* BEGIN SOURCE RECORDS *

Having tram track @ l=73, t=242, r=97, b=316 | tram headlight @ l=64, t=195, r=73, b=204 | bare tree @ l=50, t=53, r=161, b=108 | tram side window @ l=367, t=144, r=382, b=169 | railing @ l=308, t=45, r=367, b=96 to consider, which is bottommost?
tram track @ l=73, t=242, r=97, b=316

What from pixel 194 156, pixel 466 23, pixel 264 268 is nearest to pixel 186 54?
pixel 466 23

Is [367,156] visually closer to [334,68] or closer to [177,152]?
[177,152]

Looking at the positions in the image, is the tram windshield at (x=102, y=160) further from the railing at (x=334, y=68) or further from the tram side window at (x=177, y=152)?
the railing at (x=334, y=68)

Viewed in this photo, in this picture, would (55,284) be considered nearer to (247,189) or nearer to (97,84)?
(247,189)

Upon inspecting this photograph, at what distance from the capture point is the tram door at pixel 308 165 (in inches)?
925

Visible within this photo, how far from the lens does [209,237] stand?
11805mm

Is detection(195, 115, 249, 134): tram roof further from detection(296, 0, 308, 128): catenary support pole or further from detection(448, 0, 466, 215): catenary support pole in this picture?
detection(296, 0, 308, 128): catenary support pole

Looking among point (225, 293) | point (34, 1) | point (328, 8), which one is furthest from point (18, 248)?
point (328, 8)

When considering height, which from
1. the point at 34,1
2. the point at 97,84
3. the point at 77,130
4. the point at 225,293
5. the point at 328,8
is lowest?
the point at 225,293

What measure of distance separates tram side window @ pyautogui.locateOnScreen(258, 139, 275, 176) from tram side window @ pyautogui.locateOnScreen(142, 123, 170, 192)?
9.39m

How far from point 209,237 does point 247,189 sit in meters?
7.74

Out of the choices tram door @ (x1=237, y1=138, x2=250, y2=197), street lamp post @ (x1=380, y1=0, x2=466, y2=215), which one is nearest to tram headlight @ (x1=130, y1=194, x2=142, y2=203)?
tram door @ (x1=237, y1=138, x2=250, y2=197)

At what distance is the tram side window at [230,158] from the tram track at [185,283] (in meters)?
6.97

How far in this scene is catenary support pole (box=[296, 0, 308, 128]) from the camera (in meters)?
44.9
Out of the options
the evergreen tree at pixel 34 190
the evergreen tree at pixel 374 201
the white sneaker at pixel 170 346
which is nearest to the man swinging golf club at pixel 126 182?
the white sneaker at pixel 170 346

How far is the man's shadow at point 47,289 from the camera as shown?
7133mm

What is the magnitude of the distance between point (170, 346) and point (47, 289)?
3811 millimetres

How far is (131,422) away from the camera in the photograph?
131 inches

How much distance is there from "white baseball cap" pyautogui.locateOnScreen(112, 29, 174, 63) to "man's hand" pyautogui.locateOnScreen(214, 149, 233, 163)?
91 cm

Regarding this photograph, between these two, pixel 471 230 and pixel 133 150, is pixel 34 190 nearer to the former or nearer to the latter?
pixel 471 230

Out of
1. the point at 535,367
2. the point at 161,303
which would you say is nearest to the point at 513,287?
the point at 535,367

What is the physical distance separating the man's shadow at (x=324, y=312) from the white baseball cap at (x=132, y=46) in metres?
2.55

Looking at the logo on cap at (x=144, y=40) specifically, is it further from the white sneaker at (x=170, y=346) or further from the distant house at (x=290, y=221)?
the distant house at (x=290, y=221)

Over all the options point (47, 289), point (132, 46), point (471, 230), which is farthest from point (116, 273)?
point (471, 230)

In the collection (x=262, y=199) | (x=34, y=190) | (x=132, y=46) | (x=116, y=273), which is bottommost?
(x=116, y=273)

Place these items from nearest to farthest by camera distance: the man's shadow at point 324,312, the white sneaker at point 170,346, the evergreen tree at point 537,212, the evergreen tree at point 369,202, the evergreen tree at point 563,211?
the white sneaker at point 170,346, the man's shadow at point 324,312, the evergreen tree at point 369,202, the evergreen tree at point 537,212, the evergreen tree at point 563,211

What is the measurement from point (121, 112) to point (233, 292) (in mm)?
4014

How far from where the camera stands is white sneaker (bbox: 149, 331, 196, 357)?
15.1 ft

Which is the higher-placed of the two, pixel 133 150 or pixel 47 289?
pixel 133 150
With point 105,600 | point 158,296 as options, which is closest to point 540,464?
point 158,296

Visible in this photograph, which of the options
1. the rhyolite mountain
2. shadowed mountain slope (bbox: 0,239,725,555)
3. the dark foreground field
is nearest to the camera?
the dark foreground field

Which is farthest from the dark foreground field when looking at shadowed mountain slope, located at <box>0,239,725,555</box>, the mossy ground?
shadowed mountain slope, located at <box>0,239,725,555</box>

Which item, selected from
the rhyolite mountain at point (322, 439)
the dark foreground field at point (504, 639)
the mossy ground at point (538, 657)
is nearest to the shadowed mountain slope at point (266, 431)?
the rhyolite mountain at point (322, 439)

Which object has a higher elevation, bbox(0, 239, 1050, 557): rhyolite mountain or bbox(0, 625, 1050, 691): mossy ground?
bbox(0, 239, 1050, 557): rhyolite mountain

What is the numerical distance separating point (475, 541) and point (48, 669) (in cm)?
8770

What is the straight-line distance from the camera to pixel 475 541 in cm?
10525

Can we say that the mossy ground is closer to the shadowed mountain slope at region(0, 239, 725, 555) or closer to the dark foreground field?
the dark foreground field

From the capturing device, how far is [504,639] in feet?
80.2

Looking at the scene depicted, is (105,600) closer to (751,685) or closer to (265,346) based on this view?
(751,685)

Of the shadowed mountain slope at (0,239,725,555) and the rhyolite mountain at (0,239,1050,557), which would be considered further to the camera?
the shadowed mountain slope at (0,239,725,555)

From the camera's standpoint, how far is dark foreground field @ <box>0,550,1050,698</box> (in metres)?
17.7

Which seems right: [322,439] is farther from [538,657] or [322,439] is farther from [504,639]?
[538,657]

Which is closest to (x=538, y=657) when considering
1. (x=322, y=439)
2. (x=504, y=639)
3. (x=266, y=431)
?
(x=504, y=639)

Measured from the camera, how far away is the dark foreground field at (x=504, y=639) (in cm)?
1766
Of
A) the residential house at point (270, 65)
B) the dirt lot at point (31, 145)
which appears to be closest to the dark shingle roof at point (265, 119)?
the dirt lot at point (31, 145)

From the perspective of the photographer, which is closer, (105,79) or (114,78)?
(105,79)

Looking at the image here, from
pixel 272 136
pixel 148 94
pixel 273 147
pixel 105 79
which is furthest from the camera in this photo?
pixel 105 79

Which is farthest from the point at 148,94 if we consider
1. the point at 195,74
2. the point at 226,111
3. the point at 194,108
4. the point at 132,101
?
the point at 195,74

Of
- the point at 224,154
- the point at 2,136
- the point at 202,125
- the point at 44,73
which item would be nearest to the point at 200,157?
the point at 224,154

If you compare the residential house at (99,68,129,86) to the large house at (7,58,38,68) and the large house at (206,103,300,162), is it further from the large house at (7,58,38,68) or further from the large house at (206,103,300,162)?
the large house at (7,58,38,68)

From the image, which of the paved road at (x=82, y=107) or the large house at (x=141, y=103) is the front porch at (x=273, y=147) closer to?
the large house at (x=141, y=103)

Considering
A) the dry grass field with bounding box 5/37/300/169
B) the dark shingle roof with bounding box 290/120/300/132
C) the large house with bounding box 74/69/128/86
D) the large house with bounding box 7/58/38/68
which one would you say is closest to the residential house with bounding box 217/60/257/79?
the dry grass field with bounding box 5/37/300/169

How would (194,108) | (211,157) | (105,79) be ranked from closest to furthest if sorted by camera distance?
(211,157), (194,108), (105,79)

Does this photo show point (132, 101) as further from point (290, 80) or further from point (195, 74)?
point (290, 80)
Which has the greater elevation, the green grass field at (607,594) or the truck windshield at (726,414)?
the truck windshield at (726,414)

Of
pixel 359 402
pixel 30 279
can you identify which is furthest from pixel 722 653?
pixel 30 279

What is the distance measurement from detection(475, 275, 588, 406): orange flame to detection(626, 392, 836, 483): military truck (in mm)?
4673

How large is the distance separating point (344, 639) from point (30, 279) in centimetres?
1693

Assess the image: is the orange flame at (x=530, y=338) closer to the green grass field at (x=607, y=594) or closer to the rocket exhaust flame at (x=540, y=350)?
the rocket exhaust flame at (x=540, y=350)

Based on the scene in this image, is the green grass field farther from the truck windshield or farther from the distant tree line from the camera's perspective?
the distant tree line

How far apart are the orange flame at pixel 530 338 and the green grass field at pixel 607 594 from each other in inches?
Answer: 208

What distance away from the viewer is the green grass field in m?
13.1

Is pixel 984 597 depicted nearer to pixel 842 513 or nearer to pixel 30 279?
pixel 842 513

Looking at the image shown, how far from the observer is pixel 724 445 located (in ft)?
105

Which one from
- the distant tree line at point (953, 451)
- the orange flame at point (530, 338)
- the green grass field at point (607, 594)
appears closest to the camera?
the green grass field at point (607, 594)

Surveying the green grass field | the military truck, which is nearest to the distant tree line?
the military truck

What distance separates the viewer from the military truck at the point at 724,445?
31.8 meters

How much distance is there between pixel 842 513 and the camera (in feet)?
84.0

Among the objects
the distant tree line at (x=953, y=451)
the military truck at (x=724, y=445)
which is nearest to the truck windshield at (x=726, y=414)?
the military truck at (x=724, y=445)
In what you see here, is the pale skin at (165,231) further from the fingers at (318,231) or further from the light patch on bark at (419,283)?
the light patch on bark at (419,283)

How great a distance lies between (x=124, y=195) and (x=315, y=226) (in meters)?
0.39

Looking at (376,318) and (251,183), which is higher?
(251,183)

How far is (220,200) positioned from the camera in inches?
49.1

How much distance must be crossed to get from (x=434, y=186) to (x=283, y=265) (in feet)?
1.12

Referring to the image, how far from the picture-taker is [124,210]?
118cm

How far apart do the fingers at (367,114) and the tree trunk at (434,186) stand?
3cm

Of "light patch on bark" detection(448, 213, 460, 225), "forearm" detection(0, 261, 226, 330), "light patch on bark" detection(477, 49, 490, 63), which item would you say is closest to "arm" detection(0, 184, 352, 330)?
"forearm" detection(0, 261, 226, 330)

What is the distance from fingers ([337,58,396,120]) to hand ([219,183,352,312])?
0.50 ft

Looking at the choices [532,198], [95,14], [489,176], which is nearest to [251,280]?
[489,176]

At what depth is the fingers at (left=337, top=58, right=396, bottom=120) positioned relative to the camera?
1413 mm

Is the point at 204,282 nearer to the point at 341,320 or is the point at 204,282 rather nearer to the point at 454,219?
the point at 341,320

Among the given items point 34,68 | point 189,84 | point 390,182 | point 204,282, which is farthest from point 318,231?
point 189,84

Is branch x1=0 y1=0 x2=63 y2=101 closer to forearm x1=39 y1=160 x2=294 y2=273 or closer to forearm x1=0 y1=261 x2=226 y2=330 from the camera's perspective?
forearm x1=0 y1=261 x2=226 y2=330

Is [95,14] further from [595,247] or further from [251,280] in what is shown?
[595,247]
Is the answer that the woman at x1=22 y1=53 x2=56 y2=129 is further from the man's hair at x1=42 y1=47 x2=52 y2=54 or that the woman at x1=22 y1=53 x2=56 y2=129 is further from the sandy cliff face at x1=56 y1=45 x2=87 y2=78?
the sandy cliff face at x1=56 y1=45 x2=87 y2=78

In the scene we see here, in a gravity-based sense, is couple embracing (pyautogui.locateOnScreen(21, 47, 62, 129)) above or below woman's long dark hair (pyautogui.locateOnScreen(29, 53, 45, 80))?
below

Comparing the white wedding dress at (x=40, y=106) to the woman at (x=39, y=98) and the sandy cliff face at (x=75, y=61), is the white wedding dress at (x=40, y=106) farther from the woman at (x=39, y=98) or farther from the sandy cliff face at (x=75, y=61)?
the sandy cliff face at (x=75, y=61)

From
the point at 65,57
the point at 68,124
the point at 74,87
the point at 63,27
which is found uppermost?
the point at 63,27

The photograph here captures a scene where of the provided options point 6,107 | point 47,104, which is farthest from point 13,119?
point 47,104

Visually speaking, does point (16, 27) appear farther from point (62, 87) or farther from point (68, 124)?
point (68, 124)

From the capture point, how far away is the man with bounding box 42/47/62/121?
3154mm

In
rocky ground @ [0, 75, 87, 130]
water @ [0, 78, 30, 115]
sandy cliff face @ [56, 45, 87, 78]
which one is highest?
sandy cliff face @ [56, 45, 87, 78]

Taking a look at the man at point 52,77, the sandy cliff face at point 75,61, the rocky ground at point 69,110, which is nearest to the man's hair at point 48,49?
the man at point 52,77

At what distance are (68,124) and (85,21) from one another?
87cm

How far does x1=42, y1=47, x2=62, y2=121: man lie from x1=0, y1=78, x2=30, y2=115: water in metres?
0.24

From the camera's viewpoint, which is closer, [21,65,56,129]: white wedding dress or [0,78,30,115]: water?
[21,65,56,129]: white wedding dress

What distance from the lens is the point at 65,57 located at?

* END SOURCE RECORDS *

» BRIEF
Only the lines from the one containing "Comparing the white" through the end of the entries above belong in the answer; repeat them exactly.

» ANSWER TO THE TASK
Comparing the white wedding dress at (x=40, y=106) to the woman at (x=39, y=98) and the sandy cliff face at (x=75, y=61), is the white wedding dress at (x=40, y=106) farther from the woman at (x=39, y=98) or farther from the sandy cliff face at (x=75, y=61)?
the sandy cliff face at (x=75, y=61)

From
the point at 65,57
the point at 68,124
the point at 74,87
the point at 63,27
which is found uppermost?
the point at 63,27

The photograph here captures a scene where of the provided options point 6,107 | point 47,104, which is farthest from point 13,119?
point 47,104

Visually speaking, does point (16, 27) appear farther from point (62, 87) or farther from point (68, 124)?
point (68, 124)

From the capture point, how far away is the man with bounding box 42/47/62/121?
3154mm

In
rocky ground @ [0, 75, 87, 130]
water @ [0, 78, 30, 115]
sandy cliff face @ [56, 45, 87, 78]
which one is highest?
sandy cliff face @ [56, 45, 87, 78]

Taking a look at the man at point 52,77, the sandy cliff face at point 75,61, the rocky ground at point 69,110, which is nearest to the man's hair at point 48,49?
the man at point 52,77

At what distance are (68,124) and (85,21) from one another?
87cm

How far does x1=42, y1=47, x2=62, y2=121: man lie from x1=0, y1=78, x2=30, y2=115: water in metres?
0.24

From the camera's viewpoint, which is closer, [21,65,56,129]: white wedding dress or [0,78,30,115]: water?
[21,65,56,129]: white wedding dress

What distance from the lens is the point at 65,57 located at?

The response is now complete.